The vision of this proposal is to bring into the physics of nuclear fission the most advanced theoretical ideas and computation. Since the discovery of fission almost eighty years ago, a wealth of experimental data has been accumulated. This has been accompanied by the development of an efficient phenomenology and microscopy of spontaneous and induced fission. However, almost all of these studies rely on assuming the adiabaticity and/or thermalisation of fission. Is the energy sufficiently low and time sufficiently long for these assumptions to hold? This project has the ambition to implement theoretical modelling of fission that will deliver definite answers to these challenges.
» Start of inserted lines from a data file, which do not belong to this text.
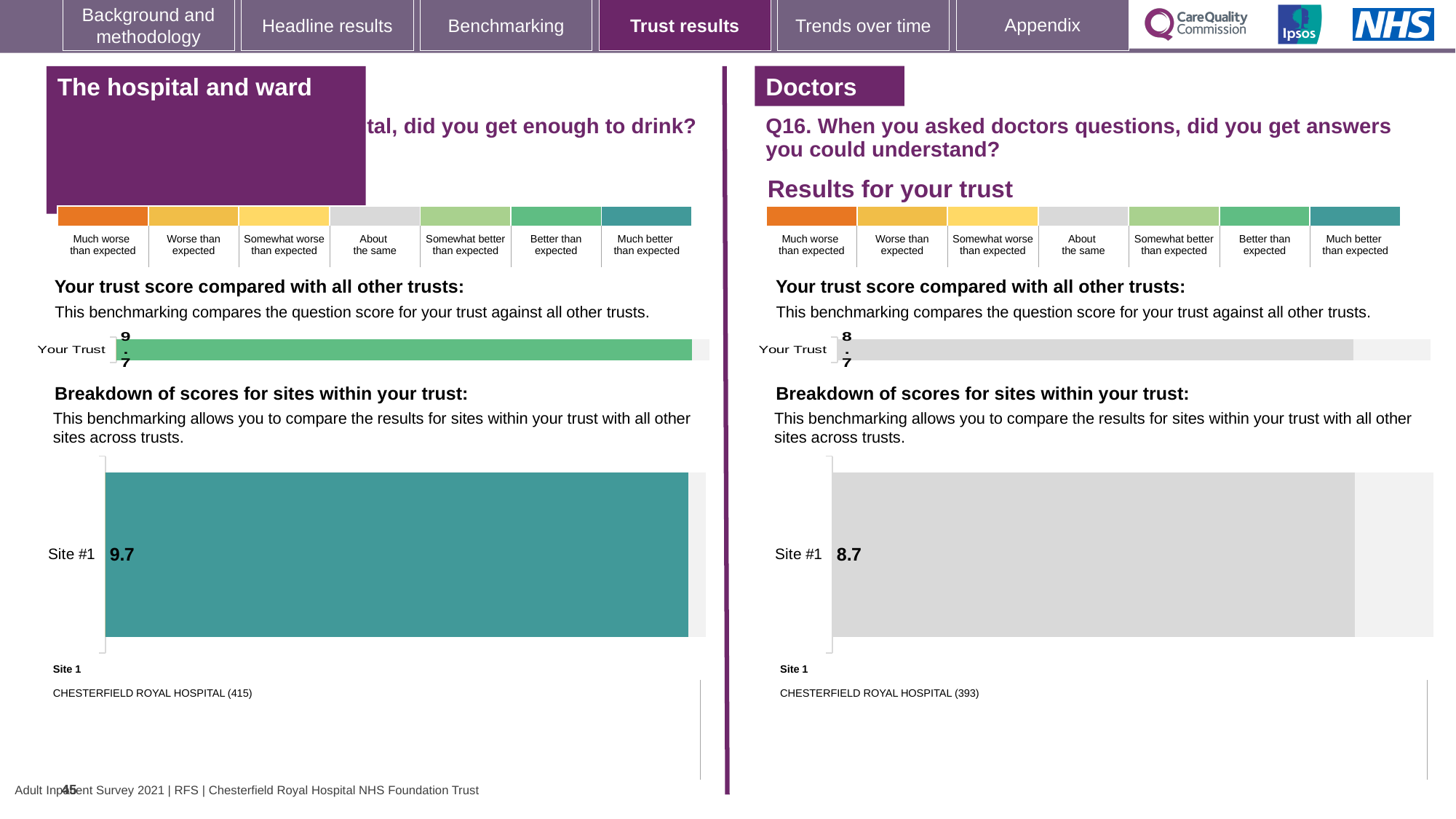
On the left-hand 'Breakdown of scores for sites within your trust' chart, what is the value labelled for Site #1? 9.7 According to the colour key, which benchmark category does the grey colour of the Site #1 bar on the right-hand (Doctors) breakdown chart represent? About the same What kind of chart is used to show the Site #1 score on the left-hand 'Breakdown of scores for sites within your trust' section? Bar chart What is the difference between the Site #1 score on the left-hand breakdown chart and the Site #1 score on the right-hand breakdown chart? 1.0 On the right-hand 'Breakdown of scores for sites within your trust' chart (Doctors, Q16), what is the value labelled for Site #1? 8.7 How many bars are shown on the left-hand 'Your trust score compared with all other trusts' chart? 1 Which site name is listed under the right-hand (Doctors) breakdown chart as Site 1? CHESTERFIELD ROYAL HOSPITAL (393) According to the colour key, which benchmark category does the teal colour of the Site #1 bar on the left-hand breakdown chart represent? Much better than expected On the left-hand 'Your trust score compared with all other trusts' chart, what is the value shown for Your Trust? 9.7 On the right-hand 'Your trust score compared with all other trusts' chart (Doctors, Q16), what is the value shown for Your Trust? 8.7 Which is larger: the Your Trust score on the left-hand chart or the Your Trust score on the right-hand (Doctors) chart? The left-hand chart (9.7) How many sites are plotted on the right-hand 'Breakdown of scores for sites within your trust' chart? 1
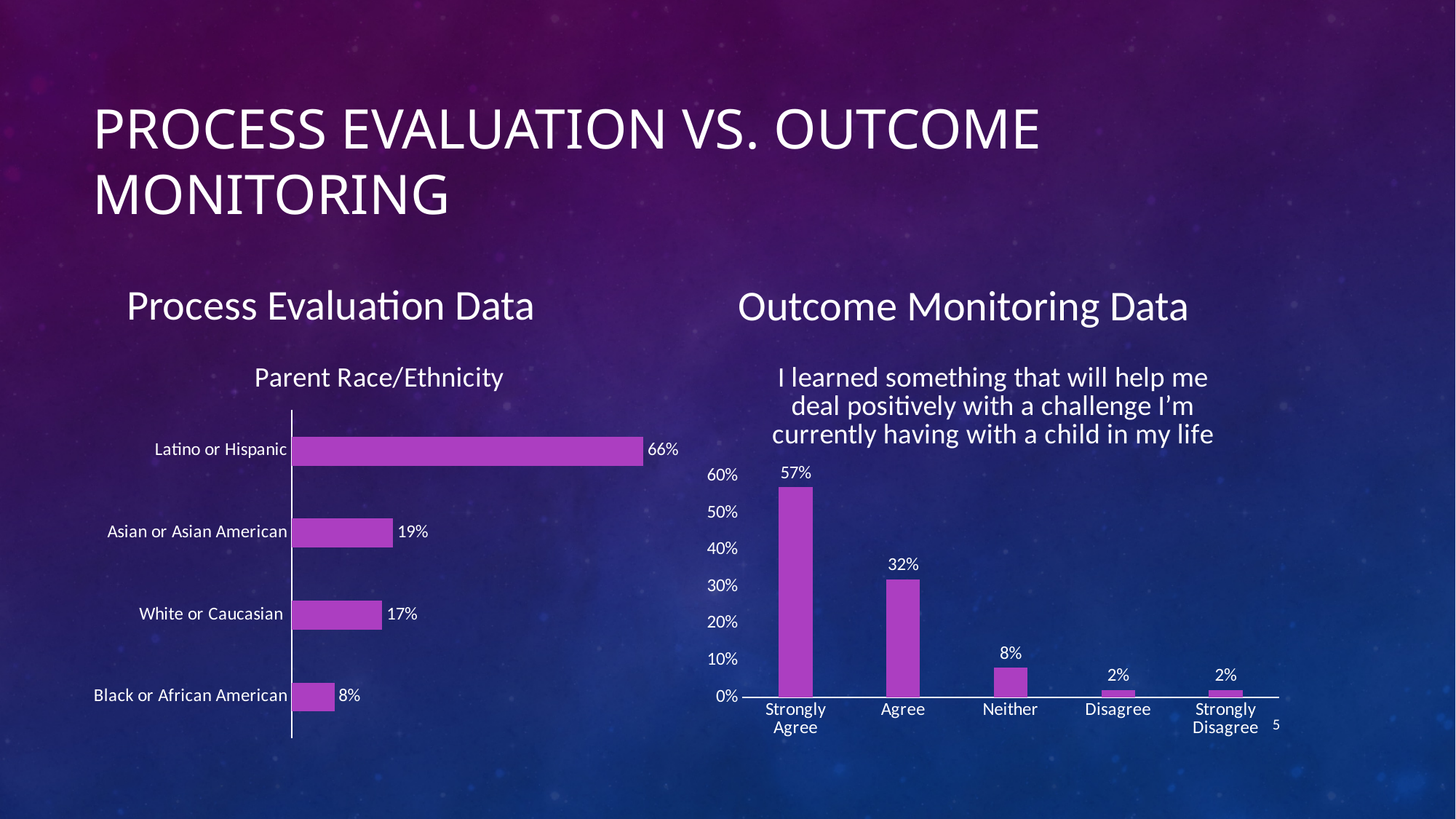
In the Parent Race/Ethnicity chart, how many categories are shown? 4 In the Parent Race/Ethnicity chart, what is the value for Latino or Hispanic? 66% In the chart on the right (I learned something that will help me...), which category has the highest value? Strongly Agree In the Parent Race/Ethnicity chart, what is the value for White or Caucasian? 17% In the chart on the right (I learned something that will help me...), what is the value for Agree? 32% In the Parent Race/Ethnicity chart, which category has the lowest value? Black or African American In the chart on the right (I learned something that will help me...), what is the difference between Strongly Agree and Agree? 25% In the Parent Race/Ethnicity chart, what is the difference between Asian or Asian American and White or Caucasian? 2% In the chart on the right (I learned something that will help me...), which is larger, Neither or Disagree? Neither What kind of chart is the Parent Race/Ethnicity chart? Bar chart In the chart on the right (I learned something that will help me...), do the values rise or fall from Strongly Agree to Strongly Disagree? Fall In the chart on the right (I learned something that will help me...), how many categories are on the x axis? 5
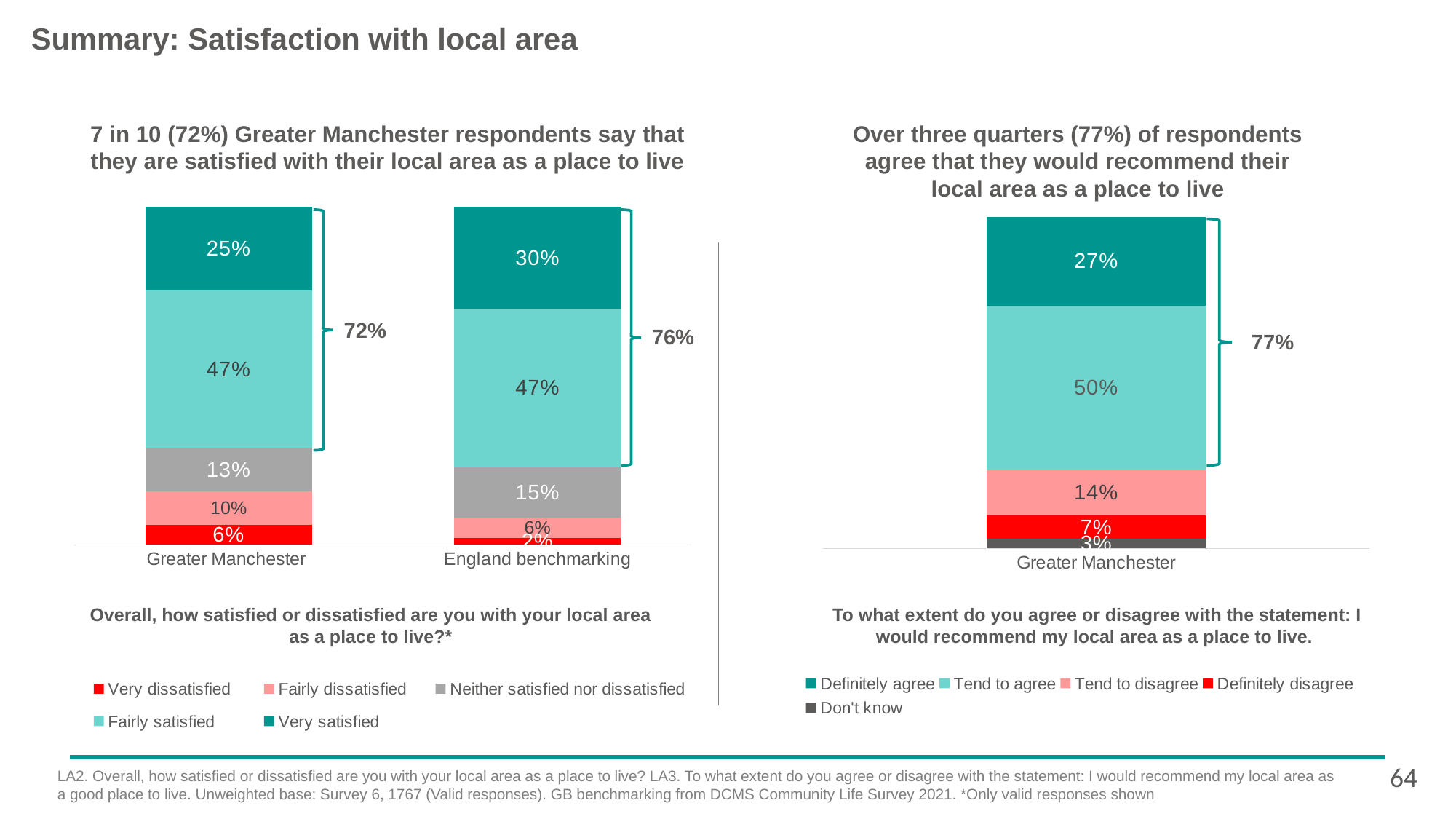
In the right chart, what is the 'Don't know' value for Greater Manchester? 3% In the left chart, what is the difference between the 'Very satisfied' values for England benchmarking and Greater Manchester? 5% In the right chart, which response category has the highest value? Tend to agree How many series does the legend of the left chart list? 5 In the right chart, what percentage of respondents 'Tend to agree'? 50% What kind of chart is the left chart? Stacked bar chart In the left chart, what percentage of Greater Manchester respondents are 'Very satisfied'? 25% In the left chart, what is the 'Very dissatisfied' value for England benchmarking? 2% In the left chart, which bar has the larger 'Fairly dissatisfied' value, Greater Manchester or England benchmarking? Greater Manchester In the right chart, what is the difference between 'Tend to disagree' and 'Definitely disagree'? 7% In the left chart, what percentage of England benchmarking respondents are 'Neither satisfied nor dissatisfied'? 15% In the left chart, what combined satisfied percentage is shown by the bracket for England benchmarking? 76%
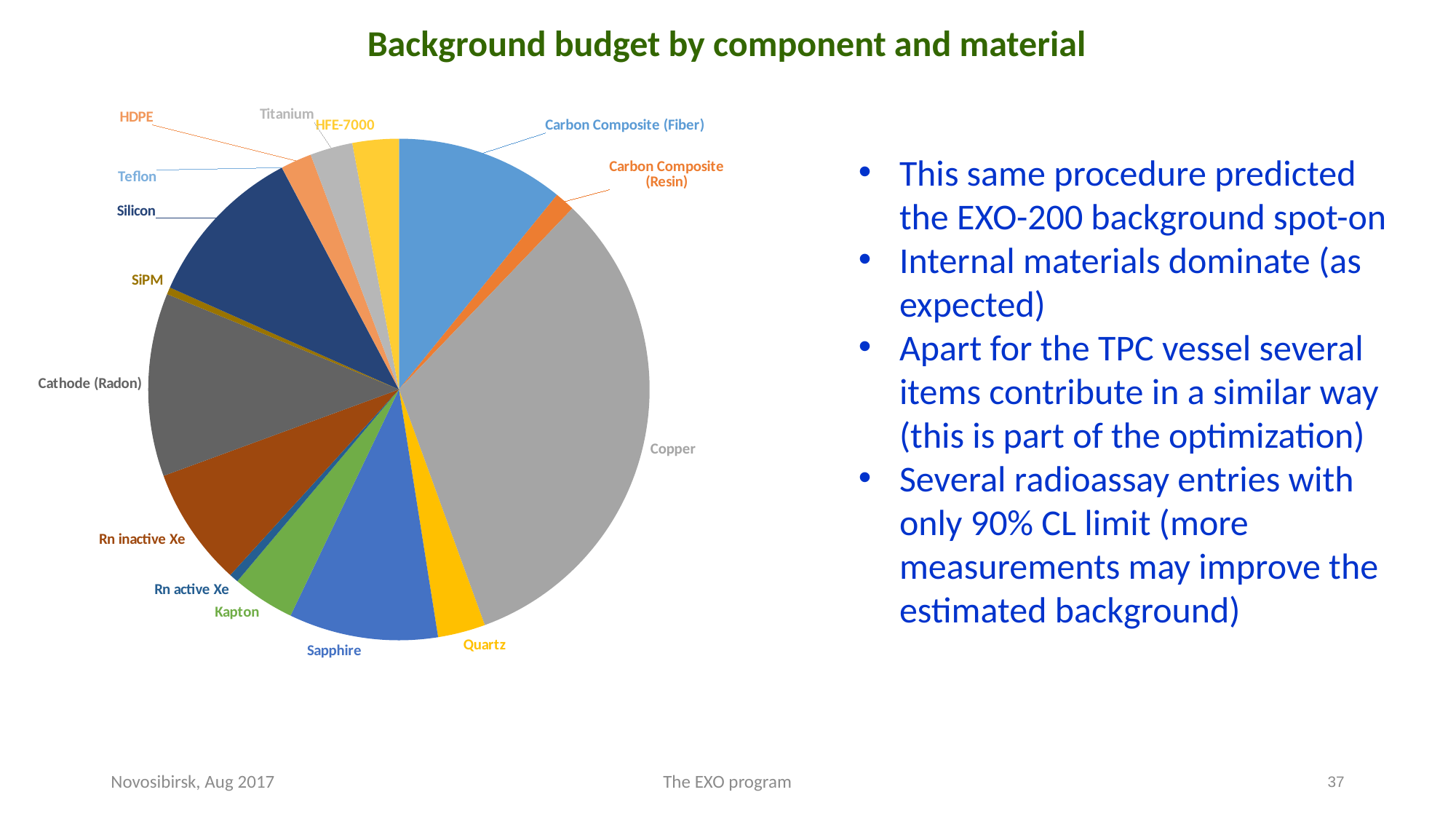
Which slice is larger, Silicon or Kapton? Silicon Which category has the largest slice of the pie? Copper What is the title of the chart? Background budget by component and material What colour is the Copper slice of the pie? grey Which slice is larger, Rn inactive Xe or Rn active Xe? Rn inactive Xe Which slice is larger, Carbon Composite (Fiber) or Carbon Composite (Resin)? Carbon Composite (Fiber) What kind of chart is shown on the slide? pie chart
From the outside, fission looks like a simple process where a single drop of matter splits into two or more smaller drops. However, this is very misleading: a huge conceptual gap exists between the splitting of liquid drops and nuclear fission. Briefly, during the fission process, one composite quantum system splits into two or more composite quantum systems, and all properties of such a process crucially depend on quantum physics, which is not the case for the classical liquid drop. Here, nucleons move in correlated quantum orbitals that evolve into correlated quantum orbitals within the fission fragments. Altogether, in fission we find all the beauty and difficulty of a mesoscopic system. The fission happens in the border region between classical and quantal, large and small, and slow and fast phenomena. This is why it is so challenging and consequently provides an important subject of fundamental science research.

Currently, the methodology used for describing induced fission at varying excitation energies is in a very rudimentary state. The standard framework, dating all the way back to the pioneering work of Bohr&Wheeler in 1939, is that of a hot thermalized compound nucleus, which is created after resonant neutron capture. However, applying this concept to the other mechanisms of creating pre-fission states is not really the right way to proceed. Indeed, after the beta-decay of a precursor system, photon absorption, Coulomb excitation by a passing charge, or particle transfer, the nucleus ends up in a fairly well determined intermediate "doorway" state, which then fissions. Depending on the excitation energy and fission time scale, such an intermediate state may or may not have enough time to thermalize, and then the very concept of a compound nucleus becomes highly questionable.

A full research programme to challenge the main paradigms of the theory of fission would require a substantial investment in the workforce and resources. The current proposal aims to deliver one fundamental computational element of such a programme, namely, the computer code that would allow for solving the nuclear DFT equations within the symmetry-restored two-centre self-consistent approach to fission with arbitrary deformations, orientations, and distance of fragments. The main challenge here is to perform efficient fission calculations using novel nonlocal density functionals, which are in the centre of current developments of the nuclear DFT. Using this tool, in the future, we will be able to build the doorway states explicitly, by employing the high-energy vibrational limit of the time-dependent density functional theory (DFT), and then to follow the fission with coupling to such vibrations included. This full programme will redefine future research of fission. We cannot anymore rely on the old ideas and simplifications. At present, not a single prediction of fission lifetimes beyond the adiabatic limit exists. To show that this is actually possible to obtain, would be in itself an important breakthrough in research. To show that without adiabaticity or thermalisation the results are fundamentally and qualitatively different, would lead to an entirely new approach to future research.